Il bacio di Henri de Toulouse-Lautrec, infine, è un graffito tossico strappato ad una camera da letto, dove la sfrenata intimità, evocata dal ribollire del fondale rosso, rende semmai clandestina non la presenza dei due amanti, piuttosto quella di chi guarda, impavido nella propria voyeuristica e disincantata cronaca del rossore.
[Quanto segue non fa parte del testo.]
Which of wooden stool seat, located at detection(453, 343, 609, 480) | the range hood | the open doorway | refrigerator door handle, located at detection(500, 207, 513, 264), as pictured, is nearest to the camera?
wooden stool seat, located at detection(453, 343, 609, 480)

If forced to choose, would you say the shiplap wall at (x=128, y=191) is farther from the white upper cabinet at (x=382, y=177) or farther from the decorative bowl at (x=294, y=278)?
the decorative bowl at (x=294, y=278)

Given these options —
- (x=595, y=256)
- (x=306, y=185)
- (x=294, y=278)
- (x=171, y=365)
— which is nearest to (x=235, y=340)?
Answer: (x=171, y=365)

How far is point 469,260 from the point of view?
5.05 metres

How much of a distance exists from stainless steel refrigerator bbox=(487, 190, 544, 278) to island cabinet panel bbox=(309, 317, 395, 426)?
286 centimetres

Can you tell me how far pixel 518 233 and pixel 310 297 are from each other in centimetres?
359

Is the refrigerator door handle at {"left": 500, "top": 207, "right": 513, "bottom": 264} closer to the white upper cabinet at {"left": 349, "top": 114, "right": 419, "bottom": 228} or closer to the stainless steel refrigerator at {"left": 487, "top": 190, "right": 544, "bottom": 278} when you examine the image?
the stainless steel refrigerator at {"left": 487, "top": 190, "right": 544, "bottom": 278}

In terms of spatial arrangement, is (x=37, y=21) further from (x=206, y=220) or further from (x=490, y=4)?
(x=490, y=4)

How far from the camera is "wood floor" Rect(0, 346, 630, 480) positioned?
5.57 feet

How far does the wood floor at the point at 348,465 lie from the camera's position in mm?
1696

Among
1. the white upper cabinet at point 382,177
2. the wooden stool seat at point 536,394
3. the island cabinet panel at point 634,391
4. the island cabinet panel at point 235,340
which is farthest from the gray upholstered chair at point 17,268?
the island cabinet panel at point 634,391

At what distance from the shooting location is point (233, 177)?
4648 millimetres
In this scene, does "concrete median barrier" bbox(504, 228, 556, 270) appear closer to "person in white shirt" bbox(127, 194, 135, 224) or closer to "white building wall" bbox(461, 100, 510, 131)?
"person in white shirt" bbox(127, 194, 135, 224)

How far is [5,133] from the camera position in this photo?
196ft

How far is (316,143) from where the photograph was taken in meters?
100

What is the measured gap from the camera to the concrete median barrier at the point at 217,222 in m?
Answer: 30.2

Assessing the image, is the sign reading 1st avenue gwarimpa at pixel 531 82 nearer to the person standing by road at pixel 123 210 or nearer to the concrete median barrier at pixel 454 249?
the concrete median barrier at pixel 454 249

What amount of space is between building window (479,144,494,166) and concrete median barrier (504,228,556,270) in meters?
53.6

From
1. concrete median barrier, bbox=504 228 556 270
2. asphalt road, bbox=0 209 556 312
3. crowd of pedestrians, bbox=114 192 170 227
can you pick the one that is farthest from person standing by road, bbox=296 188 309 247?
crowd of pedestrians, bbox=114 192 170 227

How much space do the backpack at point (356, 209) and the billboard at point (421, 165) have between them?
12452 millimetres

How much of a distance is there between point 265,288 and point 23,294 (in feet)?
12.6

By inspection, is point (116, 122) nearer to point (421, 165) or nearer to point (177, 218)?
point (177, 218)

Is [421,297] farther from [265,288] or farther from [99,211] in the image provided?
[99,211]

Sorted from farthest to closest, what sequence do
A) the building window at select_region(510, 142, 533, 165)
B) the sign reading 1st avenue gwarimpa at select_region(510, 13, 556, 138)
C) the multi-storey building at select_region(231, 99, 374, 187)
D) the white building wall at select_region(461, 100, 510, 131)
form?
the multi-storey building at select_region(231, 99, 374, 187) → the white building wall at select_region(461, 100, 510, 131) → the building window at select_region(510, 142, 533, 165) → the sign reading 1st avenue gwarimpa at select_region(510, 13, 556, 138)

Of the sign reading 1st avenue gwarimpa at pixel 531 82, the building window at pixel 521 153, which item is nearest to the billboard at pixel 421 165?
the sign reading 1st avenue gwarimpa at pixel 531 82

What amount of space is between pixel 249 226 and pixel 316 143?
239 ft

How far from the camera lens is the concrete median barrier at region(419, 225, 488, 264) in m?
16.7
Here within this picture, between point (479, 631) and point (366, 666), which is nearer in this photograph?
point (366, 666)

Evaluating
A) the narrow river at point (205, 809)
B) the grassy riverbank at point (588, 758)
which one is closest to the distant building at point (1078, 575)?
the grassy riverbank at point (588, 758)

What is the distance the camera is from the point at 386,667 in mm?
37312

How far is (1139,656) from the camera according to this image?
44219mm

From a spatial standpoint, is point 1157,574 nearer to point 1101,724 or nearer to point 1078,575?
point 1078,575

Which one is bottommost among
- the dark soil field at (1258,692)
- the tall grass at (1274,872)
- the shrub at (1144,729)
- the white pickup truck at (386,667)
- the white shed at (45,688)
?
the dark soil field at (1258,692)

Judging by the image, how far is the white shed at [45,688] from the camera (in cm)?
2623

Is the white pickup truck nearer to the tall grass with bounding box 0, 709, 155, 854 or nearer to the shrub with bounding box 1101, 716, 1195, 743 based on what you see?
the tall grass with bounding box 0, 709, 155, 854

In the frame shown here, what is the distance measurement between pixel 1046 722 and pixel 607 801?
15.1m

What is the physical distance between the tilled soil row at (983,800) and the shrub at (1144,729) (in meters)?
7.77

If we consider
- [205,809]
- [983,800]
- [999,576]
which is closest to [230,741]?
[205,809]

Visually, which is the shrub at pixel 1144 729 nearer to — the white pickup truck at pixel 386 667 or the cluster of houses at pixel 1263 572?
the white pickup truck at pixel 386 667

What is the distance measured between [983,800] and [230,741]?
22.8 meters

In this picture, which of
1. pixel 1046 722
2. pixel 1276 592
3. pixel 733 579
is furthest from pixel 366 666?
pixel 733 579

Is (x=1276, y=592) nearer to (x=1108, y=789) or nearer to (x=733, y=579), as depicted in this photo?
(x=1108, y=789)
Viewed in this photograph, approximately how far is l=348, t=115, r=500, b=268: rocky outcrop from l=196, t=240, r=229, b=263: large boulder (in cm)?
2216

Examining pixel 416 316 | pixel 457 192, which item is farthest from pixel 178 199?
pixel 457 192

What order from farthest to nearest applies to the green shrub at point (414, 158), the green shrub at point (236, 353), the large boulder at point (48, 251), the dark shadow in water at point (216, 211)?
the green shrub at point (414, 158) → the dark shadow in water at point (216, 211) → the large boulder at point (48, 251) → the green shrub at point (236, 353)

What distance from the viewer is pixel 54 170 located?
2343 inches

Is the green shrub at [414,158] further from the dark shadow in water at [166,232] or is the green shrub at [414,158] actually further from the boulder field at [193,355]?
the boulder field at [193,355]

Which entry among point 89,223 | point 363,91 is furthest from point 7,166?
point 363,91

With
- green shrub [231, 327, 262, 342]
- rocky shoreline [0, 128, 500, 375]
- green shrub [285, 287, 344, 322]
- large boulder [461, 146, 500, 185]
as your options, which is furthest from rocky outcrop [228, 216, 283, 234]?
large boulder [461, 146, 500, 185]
Per certi versi, Lautrec coglie anche anche sul versante della rappresentazione più intima e spontanea un affiorante controllo da “teatro della vita”, col letto che diventa Mouline Rouge, molto rouge, mentre un’amante esperisce la frenesia di una danza passionale interiore, e l’altro\a, di sottecchi, spia più che contemplare, osserva con parsimonioso trasporto da borghese l’abbandono altrui, come uno spettatore al night parigino. Sul bacio contro la guerra dell'israeliano e dell'iraniana ho letto in questi giorni che il ragazzo pare piuttosto “timido”, nell’affondare la propria passionalità: com’era giusto che fosse, per un emblema pacifista piuttosto che per Hayez rinato su facebook. Ma: chissà che tanto (cl)amore, nella propria rigidità da manifesto, non riesca attraente, nell’inconscio collettivo, più per il nostro, lautrecchiano istinto vorace d’ingollare immagini della vie moderne dalle fauci del social rouge network, piuttosto che la bontà\buonismo post-hippie di chi, davvero, si commuova di fronte alla fraternité Israele – Iran. “Immagina un po’... A vedere come si amano... eh? Tecnica della tenerezza... “ (Toulouse-Lautrec).